Чумочкой мы с бабушкой называли мою маму. Вернее, бабушка называла ее бубонной чумой, но я переделал это прозвище по-своему, и получилась Чумочка. Чумочка приходила очень редко — в месяц раза два. Бабушка говорила, что лучше бы она не приходила вовсе, но тогда ожидание исчезло бы из моей жизни, а значит, я всегда ужасался бы своему пробуждению, и ни одно занятие не смогло бы сделать так, чтобы, открыв утром глаза, я не захотел закрыть их снова и проспать из нового дня как можно больше тоскливого и никчемного времени.
Я любил Чумочку, любил ее одну и никого, кроме нее. Если бы ее не стало, я безвозвратно расстался бы с этим чувством, а если бы ее не было, то я вовсе не знал бы, что это такое, и думал бы, что жизнь нужна только затем, чтобы делать уроки, ходить к врачам и пригибаться от бабушкиных криков. Как это было бы ужасно и как здорово, что это было не так. Жизнь нужна была, чтобы переждать врачей, перетерпеть уроки и крики и дождаться Чумочки, которую я так любил.

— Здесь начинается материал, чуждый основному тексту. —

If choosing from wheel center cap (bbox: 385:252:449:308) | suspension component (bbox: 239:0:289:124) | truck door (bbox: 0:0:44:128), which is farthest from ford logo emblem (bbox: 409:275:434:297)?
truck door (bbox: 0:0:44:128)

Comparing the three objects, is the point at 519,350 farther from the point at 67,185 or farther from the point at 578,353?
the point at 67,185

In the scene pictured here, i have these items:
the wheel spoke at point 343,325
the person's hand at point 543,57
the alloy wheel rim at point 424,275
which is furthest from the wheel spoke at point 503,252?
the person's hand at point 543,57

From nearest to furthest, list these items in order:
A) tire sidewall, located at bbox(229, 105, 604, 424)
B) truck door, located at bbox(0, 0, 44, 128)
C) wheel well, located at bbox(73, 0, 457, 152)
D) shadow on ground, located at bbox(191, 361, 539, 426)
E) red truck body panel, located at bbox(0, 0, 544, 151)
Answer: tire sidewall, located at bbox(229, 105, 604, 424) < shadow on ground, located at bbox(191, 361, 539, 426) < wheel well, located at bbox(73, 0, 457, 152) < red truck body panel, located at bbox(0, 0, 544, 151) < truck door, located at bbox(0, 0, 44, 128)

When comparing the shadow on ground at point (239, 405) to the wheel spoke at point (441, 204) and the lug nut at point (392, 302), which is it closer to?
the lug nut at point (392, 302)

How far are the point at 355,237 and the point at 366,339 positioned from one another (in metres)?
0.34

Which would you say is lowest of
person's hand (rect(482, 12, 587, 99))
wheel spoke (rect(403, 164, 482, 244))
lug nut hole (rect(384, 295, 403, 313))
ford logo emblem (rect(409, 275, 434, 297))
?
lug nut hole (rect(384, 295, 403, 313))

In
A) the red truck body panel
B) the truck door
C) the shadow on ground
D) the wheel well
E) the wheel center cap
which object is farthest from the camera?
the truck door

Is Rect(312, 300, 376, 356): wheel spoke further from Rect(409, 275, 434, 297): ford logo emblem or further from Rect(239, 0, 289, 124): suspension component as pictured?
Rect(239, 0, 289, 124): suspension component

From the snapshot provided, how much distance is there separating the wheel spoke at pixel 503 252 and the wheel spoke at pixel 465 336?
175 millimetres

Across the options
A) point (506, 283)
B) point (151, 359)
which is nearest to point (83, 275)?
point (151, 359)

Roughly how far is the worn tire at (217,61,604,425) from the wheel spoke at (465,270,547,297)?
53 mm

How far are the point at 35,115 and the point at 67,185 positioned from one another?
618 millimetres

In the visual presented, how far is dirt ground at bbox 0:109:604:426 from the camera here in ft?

Жалуясь своим знакомым, как со мной тяжело, бабушка утверждала, что больше всех я люблю ее, но сам этого не понимаю, а видно это, когда я называю ее бабонькой. Как я называю ее бабонькой, бабушка всегда показывала и при этом зачем-то делала жалобное лицо. Потом она говорила, что сама любит меня больше жизни, и знакомые, дивясь на такое счастье, восхищенно качали головами и, сокрушаясь моей несообразительностью, требовали:
— Обними бабушку свою, что стоишь! Сколько сил она тебе отдает, пусть видит, что ты ее тоже любишь.
Я молчал и злился. Бабонькой я звал бабушку редко и только если мне нужно было что-нибудь выпросить. Обнять же ее мне казалось чем-то невозможным. Я не любил ее и не мог вести себя с ней, как с мамой. Я обнял бабушку один-единственный раз после ее ссоры с дедушкой и чувствовал, как это глупо, как ненужно и как неприятно. Но еще неприятнее было, когда бабушка, выражая свою любовь, разворачивала меня спиной и холодными, мокрыми, со щекочущими волосками губами прикладывалась к моей шее.
— Только в шейку целую его! — объясняла она знакомым. — Только в шейку! В лицо нельзя — зачем я ему к личику заразой своей лезть буду. В шейку можно.
От бабушкиных поцелуев внутри у меня все вздрагивало, и, еле сдерживаясь, чтобы не вырваться, я всеми силами ждал, когда мокрый холод перестанет елозить по моей шее. Этот холод как будто отнимал у меня что-то, и я судорожно сжимался, стараясь это «что-то» не отдать. Совсем иначе было, когда меня целовала мама. Прикосновение ее губ возвращало все отнятое и добавляло в придачу. И этого было так много, что я терялся, не зная, как отдать что-нибудь взамен. Я обнимал маму за шею и, уткнувшись лицом ей в щеку, чувствовал тепло, навстречу которому из груди моей тянулись словно тысячи невидимых рук. И если настоящими руками я не мог обнимать маму слишком сильно, чтобы не сделать ей больно, то невидимыми я сжимал ее изо всех сил. Я сжимал ее, прижимал к себе, чтобы никогда не отпустить, и хотел одного — чтобы так было всегда.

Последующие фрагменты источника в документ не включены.